Doch dann kam eben Corona mit diversen Lockdowns, Ramadan bekam staatliche Hilfen. Die Stadt Starnberg überwies die bereits geleistete Miete anstandslos zurück. Als die Bühnen wieder öffneten, war allerdings nichts mehr wie zuvor: Die Hälfte des Publikums blieb aus, die Preise für Technik und Räume waren gestiegen. Ramadan stellte Förderanträge bei den Städten und Kommunen, um seine Programme aufrechterhalten zu können. Die Stadt Starnberg kam ihm wie andere Kommunen entgegen und reduzierte die Miete. Nun habe die Stadt aber die Gebühren ohne vorherige Ankündigung vervielfacht: Für einen Veranstaltungsabend seien 1716 Euro fällig, beziehungsweise mit der Nutzung des Foyers knapp 3500 Euro – das sei hart.
Die Stadt Starnberg indes ist sich keiner Schuld bewusst. Bereits seit 2014 habe Wolfgang Ramadan vergünstigte Tarife für seine Aboreihe erhalten. Nach der Corona-Zeit habe die Stadt weitere Vergünstigungen gewährt. „Diese Regelung war von Anfang an jedoch zeitlich befristet und sollte die Auswirkungen der Pandemie abfedern“, heißt es in einer Stellungnahme der Stadt. „Es war klar kommuniziert, dass alle Regelungen zum Jahr 2025 auslaufen würden, da die Stadt Starnberg alle kommerziellen Nutzer der Schlossberghalle gleich behandeln muss und auch aufgrund der angespannten Haushaltslage eine Verlängerung nicht möglich ist.“
Zu den Vertragsinhalten will sich die Stadt nicht äußern. Nur soviel noch: Kosten für das Foyer fielen nur bei einer großflächigen Nutzung an, was bei Ramadans Veranstaltungen nicht der Fall sei, Ton und Technik seien immer inklusive.

▶ Die Daten
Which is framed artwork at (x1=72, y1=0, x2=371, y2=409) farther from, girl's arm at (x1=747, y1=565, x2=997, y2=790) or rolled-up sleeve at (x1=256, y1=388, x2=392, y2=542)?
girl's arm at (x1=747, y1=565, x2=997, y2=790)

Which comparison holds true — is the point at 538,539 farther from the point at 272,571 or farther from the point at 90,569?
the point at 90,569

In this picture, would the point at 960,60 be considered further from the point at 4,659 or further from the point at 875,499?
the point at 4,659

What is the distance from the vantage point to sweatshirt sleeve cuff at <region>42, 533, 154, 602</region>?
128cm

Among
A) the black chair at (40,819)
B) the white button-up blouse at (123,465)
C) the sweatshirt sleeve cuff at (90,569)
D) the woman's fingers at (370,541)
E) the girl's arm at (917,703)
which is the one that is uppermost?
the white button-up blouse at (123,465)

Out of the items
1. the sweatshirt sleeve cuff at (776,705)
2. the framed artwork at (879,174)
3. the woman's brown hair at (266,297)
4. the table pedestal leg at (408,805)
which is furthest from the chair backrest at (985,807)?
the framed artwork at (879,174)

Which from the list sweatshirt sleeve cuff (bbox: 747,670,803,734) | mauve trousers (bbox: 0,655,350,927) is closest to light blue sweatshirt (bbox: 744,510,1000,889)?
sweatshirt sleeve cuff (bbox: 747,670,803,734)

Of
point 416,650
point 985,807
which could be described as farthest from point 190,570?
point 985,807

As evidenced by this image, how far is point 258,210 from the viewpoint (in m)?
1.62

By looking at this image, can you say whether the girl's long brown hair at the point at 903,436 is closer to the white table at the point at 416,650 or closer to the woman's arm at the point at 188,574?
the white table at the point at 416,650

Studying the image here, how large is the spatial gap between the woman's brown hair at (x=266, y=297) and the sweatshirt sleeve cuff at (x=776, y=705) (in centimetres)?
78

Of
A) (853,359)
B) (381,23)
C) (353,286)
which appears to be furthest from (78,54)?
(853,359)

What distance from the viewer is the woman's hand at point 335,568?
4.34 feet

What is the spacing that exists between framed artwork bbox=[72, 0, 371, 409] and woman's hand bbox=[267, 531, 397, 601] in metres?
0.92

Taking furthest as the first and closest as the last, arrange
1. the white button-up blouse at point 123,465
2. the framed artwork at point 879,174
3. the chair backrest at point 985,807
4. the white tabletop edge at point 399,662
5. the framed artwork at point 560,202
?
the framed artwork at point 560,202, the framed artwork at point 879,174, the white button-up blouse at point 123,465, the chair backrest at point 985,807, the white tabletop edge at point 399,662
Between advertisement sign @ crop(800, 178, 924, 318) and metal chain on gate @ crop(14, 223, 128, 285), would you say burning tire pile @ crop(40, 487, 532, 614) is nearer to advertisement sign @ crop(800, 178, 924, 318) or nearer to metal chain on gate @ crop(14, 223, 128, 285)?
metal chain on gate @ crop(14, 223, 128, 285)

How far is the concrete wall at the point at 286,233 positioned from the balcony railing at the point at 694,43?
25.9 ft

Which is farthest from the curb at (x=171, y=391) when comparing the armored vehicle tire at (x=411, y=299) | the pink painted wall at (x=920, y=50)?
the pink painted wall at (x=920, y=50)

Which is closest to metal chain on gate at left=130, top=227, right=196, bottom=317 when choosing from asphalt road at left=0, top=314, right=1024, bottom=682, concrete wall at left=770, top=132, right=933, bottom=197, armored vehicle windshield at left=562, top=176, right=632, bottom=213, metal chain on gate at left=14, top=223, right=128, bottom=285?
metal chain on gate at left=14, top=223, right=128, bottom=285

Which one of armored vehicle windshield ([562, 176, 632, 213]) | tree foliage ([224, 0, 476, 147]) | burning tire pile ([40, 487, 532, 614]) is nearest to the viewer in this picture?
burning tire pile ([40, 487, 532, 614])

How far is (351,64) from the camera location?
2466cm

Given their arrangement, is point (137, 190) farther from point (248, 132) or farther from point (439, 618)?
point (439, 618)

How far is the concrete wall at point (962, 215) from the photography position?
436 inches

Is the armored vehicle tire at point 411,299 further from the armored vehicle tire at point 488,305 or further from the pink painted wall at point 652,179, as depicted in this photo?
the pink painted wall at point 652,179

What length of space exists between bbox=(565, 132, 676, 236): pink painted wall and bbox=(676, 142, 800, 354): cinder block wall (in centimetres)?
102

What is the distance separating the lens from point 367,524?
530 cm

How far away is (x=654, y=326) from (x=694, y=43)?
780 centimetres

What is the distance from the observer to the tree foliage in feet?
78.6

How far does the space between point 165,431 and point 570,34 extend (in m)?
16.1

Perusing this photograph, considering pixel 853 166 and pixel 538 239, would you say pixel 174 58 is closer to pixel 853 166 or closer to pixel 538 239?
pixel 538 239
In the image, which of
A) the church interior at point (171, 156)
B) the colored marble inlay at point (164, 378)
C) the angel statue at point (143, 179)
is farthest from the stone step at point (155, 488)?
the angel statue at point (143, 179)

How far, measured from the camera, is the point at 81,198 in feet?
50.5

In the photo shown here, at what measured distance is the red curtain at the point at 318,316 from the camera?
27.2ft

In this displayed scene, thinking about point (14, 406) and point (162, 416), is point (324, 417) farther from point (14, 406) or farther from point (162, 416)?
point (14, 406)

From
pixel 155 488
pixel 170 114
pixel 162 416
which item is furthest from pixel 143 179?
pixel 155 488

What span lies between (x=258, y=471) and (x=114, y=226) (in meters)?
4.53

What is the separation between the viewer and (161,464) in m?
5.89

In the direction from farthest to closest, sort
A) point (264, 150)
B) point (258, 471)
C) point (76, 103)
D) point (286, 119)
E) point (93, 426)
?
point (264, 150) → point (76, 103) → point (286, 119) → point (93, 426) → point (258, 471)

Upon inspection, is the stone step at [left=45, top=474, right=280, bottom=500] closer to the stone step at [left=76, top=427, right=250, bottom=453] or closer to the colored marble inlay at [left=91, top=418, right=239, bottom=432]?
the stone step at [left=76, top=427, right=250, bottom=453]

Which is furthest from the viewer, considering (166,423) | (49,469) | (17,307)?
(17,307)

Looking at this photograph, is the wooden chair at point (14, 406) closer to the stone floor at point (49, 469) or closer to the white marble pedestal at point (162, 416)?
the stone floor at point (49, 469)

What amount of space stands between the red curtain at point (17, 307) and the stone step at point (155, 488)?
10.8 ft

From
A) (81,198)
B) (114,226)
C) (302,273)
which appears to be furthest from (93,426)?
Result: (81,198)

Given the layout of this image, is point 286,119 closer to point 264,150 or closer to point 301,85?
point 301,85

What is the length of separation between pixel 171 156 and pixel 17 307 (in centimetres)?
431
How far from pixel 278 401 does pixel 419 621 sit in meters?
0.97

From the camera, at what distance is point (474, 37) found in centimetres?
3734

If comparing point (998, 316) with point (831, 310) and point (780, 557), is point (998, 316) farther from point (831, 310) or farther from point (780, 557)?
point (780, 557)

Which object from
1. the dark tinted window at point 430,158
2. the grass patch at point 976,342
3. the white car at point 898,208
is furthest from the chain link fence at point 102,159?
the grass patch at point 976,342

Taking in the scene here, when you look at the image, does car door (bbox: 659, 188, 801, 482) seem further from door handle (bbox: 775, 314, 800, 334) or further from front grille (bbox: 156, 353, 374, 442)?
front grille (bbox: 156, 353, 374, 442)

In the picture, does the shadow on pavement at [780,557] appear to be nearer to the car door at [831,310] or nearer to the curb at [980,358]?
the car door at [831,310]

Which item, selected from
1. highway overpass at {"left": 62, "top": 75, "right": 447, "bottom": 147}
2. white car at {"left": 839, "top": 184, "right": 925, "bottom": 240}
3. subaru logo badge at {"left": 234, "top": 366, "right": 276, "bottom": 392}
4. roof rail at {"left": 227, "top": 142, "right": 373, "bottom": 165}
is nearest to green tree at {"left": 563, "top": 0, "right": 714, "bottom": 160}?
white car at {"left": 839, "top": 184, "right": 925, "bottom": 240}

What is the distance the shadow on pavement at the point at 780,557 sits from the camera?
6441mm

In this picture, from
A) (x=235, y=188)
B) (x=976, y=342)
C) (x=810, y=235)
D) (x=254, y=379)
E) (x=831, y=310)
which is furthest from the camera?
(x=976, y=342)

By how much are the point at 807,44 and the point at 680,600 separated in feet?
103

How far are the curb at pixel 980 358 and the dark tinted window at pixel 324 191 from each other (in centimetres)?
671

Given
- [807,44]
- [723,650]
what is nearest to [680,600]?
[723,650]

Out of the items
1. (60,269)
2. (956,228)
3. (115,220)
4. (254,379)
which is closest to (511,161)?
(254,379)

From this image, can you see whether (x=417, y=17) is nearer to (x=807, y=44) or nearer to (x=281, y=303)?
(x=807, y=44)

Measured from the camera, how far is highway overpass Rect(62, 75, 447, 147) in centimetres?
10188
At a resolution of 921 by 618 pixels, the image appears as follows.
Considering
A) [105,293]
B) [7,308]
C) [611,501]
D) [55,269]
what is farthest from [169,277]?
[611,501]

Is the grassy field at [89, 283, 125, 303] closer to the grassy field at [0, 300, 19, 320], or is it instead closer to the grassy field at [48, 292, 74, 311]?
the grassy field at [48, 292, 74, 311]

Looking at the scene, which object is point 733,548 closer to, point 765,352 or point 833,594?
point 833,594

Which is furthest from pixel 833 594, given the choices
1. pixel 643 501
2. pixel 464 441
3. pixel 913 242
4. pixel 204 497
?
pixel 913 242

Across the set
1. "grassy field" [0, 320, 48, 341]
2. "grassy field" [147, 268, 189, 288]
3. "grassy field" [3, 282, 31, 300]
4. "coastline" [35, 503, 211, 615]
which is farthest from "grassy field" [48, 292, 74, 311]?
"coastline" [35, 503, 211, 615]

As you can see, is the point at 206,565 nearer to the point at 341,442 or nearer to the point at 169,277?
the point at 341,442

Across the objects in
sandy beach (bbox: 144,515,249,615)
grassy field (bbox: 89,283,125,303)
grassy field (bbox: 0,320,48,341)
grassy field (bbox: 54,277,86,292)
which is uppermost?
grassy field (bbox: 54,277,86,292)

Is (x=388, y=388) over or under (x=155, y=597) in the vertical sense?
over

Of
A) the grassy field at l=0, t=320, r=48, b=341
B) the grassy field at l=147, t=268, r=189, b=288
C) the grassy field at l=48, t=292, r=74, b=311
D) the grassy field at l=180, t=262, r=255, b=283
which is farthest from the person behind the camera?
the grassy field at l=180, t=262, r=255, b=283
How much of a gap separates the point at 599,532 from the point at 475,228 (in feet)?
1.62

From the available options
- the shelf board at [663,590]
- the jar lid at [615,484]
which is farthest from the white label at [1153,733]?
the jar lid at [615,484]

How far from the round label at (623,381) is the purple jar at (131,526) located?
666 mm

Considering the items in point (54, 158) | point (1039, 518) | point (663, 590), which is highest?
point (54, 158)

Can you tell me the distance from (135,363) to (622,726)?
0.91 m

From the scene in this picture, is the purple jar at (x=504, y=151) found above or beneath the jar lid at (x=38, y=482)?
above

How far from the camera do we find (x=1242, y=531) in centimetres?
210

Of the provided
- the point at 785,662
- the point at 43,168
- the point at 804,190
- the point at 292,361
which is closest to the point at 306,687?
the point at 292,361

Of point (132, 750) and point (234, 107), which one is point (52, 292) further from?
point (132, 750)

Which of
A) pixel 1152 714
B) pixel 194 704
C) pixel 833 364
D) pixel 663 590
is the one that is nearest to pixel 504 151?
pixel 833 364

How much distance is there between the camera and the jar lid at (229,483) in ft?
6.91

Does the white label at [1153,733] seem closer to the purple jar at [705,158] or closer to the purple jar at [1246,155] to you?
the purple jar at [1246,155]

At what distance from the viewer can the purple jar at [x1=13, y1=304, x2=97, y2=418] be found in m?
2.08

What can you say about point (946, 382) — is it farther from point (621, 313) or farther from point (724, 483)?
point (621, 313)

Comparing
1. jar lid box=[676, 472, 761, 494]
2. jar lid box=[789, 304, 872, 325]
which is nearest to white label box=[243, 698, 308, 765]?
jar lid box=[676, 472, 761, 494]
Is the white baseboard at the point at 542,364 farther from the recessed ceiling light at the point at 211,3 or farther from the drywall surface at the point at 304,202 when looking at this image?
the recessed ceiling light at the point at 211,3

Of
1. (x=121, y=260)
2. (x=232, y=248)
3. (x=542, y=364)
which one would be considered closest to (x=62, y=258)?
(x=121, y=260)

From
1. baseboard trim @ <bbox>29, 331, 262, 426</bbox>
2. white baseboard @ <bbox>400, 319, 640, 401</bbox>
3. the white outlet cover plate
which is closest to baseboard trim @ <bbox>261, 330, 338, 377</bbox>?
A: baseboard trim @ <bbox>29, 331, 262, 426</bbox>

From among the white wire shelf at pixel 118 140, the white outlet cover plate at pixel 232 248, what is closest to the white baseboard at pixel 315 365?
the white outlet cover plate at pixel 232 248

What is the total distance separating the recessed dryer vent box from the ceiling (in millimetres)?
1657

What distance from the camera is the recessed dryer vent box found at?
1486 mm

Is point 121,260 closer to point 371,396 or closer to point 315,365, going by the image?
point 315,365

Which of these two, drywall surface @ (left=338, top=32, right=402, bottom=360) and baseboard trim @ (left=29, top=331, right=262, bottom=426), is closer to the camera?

▶ Aufgaben
1. Wiederhole aus dem Text zum Mietstreit in Starnberg wörtlich den Abschnitt von „Doch dann kam“ bis „das sei hart.“.
2. Setze bitte den Text zum Mietstreit in Starnberg nach seinem letzten Satz fort.

▶ Lösungen
1.
Doch dann kam eben Corona mit diversen Lockdowns, Ramadan bekam staatliche Hilfen. Die Stadt Starnberg überwies die bereits geleistete Miete anstandslos zurück. Als die Bühnen wieder öffneten, war allerdings nichts mehr wie zuvor: Die Hälfte des Publikums blieb aus, die Preise für Technik und Räume waren gestiegen. Ramadan stellte Förderanträge bei den Städten und Kommunen, um seine Programme aufrechterhalten zu können. Die Stadt Starnberg kam ihm wie andere Kommunen entgegen und reduzierte die Miete. Nun habe die Stadt aber die Gebühren ohne vorherige Ankündigung vervielfacht: Für einen Veranstaltungsabend seien 1716 Euro fällig, beziehungsweise mit der Nutzung des Foyers knapp 3500 Euro – das sei hart.

2.
Als „kultureller Dienstleister“ will Ramadan weitermachen
Ramadan sagt, er habe von einer Befristung nichts gewusst und man habe auch nicht mit ihm gesprochen. Von Vergünstigungen seit 2014 will er nichts wissen. Die Stadt habe damals die Preise erhöht und parallel die Sitzplatz-Kapazitäten im Saal permanent verändert. Man habe sich deshalb darauf geeinigt, dass seine Miete sich nicht verändere.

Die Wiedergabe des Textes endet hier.